Africa-Press – Côte d’Ivoire. Le « carbone bleu » fait rêver. Encore modestement. Dans l’arrière-cour de l’aquarium Odysseo, dans le centre de Port-Louis, la capitale de l’île Maurice, deux conteneurs blancs annoncent une amorce de laboratoire. Une table, deux chaises, mais aussi deux fours surpuissants. Le directeur scientifique Shane Sunassee règne sur encore peu de choses. L’espace est dénudé mais la Commission de l’océan Indien qui regroupe les Comores, Madagascar, la France, Maurice et les Seychelles y voit le début d’un « blue economy hub ». Leur projet « renforcement de la résilience des écosystèmes côtiers du sud-ouest de l’océan Indien (Recos) financé par l’Agence française de développement (AFD), vise à restaurer les mangroves, les herbiers marins et les marais salants qui sont très dégradés partout dans la région.
L’exploitation du bois, les mises en culture, la surexploitation des lagons expliquent la quasi-disparition de ces milieux dans les pays les plus pauvres, le tourisme dans les plus riches. « Ces écosystèmes étaient pourtant essentiels pour les populations locales en assurant leur sécurité alimentaire et en les protégeant des effets du climat, regrette Shane Sunassee. Ils doivent être restaurés pour retrouver ces services perdus. Aussi notre premier objectif est de mettre en place une pépinière d’herbiers marins pour augmenter les chances de survie de ces plantes dans les lagons où nous allons les réimplanter. » Beaucoup d’herbiers ont en effet été arrachés parce que les hôtels de bord de plage craignaient pour la sécurité des baigneurs.
Combien de carbone dans les sols des mangroves?
Le laboratoire va également servir à mesurer la capacité de captation du carbone pour des milliers d’années dans ces herbiers et dans les sols des mangroves. Les fours vont chauffer des échantillons de vasières pour n’en garder que la matière sèche. En comparant des sols de mangroves avec des sols sans ces végétaux, on peut constater les différences de teneur en carbone et ainsi évaluer la capacité du substrat à le stocker. Le processus de dessication est strictement imposé par une ONG portugaise, Blue Z C Institute, dont le but est d’accélérer les replantations de mangroves partout dans le monde. Les échantillons traités à Odysseo seront ainsi envoyés à Faro, au Portugal, pour analyses.
Car, pour accélérer les programmes quel meilleur moyen que de rémunérer le service de séquestration du carbone? Le « carbone bleu », c’est cela: l’espoir qu’un jour les efforts de replantation des mangroves, de restauration des herbiers et de remise en eau des marais littoraux donnent droit à des « crédits carbone » qui les financeraient tels que permis par l’accord de Paris sur le climat. Dans son article 6, le texte prévoit en effet que les actions telles que les plantations d’arbres ou de restaurations de milieux peuvent être rémunérés à la tonne de carbone séquestrée sur un marché mondial.

_Tâches à réaliser_
- a) Reproduisez fidèlement le passage de l'article sur le carbone bleu qui va de « Combien de carbone » jusqu'à « Portugal, pour analyses. ».
- b) Répondez aux questions suivantes à partir de l'article sur le carbone bleu :
(i) Quel organisme finance le projet Recos ?
(ii) Dans quelle ville les échantillons traités à Odysseo seront-ils envoyés pour analyses ?
(iii) Quel article de l'accord de Paris prévoit la rémunération à la tonne de carbone séquestrée ?
Les enregistrements qui suivent ne sont pas nécessaires.

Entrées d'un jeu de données
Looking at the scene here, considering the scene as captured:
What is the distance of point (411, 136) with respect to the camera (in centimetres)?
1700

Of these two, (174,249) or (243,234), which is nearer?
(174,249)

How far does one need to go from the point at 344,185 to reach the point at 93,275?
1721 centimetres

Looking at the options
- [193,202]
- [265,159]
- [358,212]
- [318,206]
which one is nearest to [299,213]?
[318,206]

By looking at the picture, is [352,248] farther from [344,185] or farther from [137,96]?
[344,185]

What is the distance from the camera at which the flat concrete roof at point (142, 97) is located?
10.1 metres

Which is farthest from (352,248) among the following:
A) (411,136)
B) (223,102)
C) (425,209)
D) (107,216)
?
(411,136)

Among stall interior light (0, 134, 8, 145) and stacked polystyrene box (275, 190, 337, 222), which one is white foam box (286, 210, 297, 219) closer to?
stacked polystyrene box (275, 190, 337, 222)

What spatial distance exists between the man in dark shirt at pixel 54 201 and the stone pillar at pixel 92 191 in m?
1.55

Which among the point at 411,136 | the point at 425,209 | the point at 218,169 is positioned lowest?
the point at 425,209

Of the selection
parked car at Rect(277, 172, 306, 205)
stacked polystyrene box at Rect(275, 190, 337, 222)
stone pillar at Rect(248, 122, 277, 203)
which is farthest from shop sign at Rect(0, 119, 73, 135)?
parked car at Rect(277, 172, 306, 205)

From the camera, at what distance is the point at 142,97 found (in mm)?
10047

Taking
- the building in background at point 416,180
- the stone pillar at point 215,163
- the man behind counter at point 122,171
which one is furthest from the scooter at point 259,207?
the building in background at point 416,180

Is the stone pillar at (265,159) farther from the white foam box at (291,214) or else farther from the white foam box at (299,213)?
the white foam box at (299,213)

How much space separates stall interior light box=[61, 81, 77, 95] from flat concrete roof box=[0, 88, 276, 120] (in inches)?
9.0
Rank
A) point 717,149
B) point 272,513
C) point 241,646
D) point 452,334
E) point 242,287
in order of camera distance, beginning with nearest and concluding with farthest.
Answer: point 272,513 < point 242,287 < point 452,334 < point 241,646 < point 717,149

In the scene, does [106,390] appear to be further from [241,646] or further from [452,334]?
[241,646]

...

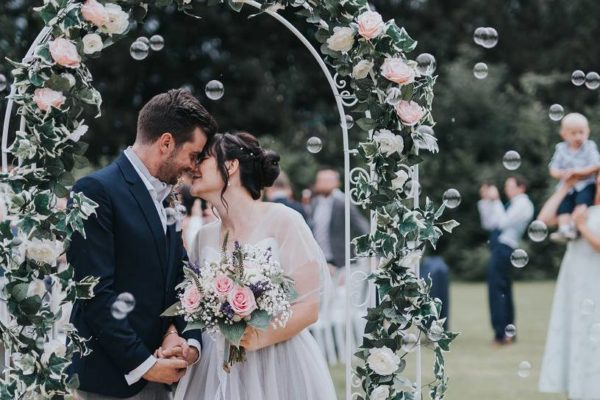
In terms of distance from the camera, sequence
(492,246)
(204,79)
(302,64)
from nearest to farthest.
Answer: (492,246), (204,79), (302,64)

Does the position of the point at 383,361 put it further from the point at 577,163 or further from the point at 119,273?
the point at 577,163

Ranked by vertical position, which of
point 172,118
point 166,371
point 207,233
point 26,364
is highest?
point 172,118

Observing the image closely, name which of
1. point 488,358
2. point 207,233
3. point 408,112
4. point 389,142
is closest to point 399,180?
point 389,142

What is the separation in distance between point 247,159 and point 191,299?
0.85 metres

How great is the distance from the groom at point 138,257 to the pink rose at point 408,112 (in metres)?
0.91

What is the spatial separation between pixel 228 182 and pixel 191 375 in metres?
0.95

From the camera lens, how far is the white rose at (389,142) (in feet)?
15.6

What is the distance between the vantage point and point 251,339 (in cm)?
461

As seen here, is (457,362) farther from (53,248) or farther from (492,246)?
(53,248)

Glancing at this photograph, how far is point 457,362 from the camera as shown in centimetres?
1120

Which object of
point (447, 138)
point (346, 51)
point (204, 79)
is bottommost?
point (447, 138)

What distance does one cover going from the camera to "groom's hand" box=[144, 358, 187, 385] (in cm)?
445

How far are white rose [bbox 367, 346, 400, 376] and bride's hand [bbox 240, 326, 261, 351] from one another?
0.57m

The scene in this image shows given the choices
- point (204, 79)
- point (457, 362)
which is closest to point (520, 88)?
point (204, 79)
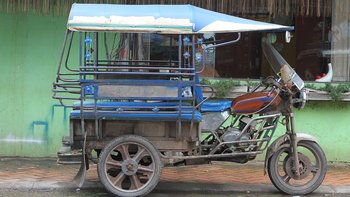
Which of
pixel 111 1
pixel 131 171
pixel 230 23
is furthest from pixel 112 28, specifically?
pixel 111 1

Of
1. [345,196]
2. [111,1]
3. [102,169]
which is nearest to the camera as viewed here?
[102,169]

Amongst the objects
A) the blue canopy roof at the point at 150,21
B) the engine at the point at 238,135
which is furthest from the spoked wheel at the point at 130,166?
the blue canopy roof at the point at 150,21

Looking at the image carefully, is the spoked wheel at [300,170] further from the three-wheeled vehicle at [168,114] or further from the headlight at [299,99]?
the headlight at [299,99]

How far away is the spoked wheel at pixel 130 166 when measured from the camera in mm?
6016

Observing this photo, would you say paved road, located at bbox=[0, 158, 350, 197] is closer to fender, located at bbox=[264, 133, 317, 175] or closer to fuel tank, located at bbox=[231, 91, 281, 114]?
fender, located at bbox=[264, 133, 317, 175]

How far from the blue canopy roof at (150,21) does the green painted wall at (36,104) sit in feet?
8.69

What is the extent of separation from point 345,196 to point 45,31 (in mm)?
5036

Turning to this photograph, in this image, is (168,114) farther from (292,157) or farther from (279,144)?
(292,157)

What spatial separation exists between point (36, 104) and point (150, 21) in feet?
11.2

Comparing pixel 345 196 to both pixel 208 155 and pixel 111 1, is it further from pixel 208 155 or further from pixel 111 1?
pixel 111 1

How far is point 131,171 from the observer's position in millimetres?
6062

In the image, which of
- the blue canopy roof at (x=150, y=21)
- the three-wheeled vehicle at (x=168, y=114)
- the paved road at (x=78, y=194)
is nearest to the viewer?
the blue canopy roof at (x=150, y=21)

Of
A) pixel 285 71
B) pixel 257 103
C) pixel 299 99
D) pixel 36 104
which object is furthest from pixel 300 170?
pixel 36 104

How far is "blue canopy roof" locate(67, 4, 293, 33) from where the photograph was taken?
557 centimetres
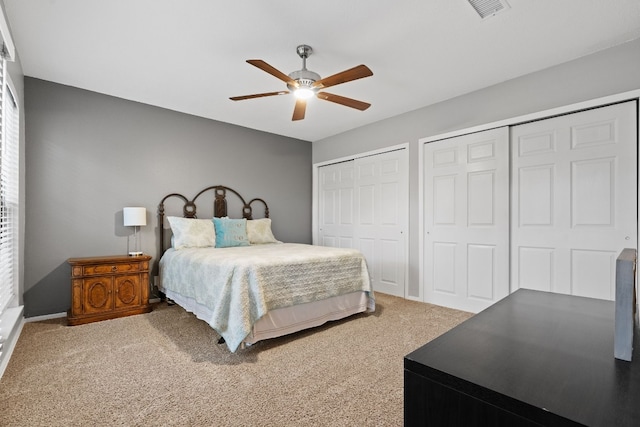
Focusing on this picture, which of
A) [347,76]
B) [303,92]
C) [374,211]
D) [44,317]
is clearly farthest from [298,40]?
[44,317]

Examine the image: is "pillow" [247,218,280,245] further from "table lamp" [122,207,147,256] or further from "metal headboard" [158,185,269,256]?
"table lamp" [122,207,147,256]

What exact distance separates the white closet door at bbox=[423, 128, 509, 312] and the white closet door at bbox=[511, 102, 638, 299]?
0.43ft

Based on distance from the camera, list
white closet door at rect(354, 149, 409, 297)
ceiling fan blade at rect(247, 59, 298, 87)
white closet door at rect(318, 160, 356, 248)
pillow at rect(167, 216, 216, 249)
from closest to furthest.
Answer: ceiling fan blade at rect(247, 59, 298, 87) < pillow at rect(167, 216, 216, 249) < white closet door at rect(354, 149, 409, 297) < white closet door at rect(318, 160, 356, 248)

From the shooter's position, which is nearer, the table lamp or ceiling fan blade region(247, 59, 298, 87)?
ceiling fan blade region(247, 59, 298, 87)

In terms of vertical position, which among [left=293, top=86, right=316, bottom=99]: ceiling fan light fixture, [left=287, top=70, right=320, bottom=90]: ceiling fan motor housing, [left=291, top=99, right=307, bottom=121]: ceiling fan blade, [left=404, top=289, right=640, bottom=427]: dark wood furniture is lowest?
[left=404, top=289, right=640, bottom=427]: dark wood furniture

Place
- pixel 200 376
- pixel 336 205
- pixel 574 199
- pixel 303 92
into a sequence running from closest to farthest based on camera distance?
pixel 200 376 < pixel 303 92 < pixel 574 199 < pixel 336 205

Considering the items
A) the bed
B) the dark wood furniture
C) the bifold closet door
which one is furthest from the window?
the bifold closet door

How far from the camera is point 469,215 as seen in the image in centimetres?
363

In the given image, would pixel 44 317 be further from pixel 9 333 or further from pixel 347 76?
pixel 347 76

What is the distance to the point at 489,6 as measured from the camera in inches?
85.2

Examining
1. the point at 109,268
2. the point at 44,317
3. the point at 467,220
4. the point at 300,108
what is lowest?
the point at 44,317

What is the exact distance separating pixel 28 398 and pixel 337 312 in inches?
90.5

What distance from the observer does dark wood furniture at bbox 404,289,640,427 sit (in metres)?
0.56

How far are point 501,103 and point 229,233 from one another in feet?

---

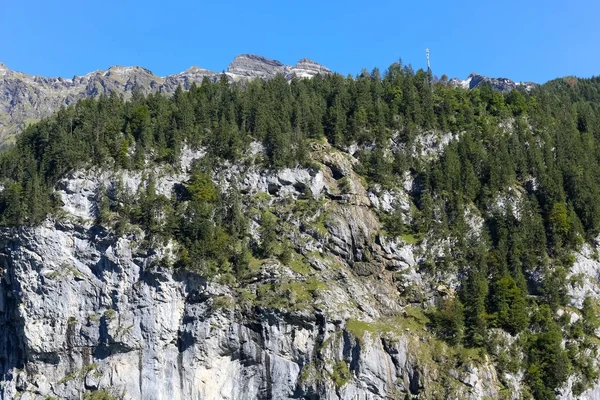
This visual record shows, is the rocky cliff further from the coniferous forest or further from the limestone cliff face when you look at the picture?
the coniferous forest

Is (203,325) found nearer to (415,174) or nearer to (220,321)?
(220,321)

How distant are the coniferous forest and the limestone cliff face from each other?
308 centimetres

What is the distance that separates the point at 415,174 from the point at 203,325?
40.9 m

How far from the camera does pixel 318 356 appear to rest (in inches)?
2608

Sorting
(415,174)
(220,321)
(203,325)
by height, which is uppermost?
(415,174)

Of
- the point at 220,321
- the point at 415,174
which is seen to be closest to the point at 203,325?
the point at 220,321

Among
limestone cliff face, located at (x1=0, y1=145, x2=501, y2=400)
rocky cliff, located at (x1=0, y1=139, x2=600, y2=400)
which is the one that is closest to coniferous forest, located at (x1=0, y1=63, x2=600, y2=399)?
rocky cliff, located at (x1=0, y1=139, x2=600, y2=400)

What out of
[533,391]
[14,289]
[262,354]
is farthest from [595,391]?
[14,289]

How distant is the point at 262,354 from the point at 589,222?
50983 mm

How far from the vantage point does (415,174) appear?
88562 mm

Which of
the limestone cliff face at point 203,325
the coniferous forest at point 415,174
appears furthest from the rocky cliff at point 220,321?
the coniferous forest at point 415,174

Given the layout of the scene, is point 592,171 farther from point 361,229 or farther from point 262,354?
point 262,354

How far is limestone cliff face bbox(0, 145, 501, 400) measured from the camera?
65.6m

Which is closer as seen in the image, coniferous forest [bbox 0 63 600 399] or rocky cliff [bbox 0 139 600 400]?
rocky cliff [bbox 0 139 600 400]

_Réponses finales_
- a)
Combien de carbone dans les sols des mangroves?
Le laboratoire va également servir à mesurer la capacité de captation du carbone pour des milliers d’années dans ces herbiers et dans les sols des mangroves. Les fours vont chauffer des échantillons de vasières pour n’en garder que la matière sèche. En comparant des sols de mangroves avec des sols sans ces végétaux, on peut constater les différences de teneur en carbone et ainsi évaluer la capacité du substrat à le stocker. Le processus de dessication est strictement imposé par une ONG portugaise, Blue Z C Institute, dont le but est d’accélérer les replantations de mangroves partout dans le monde. Les échantillons traités à Odysseo seront ainsi envoyés à Faro, au Portugal, pour analyses.

- b)
(i) L'Agence française de développement (AFD).
(ii) À Faro, au Portugal.
(iii) L'article 6.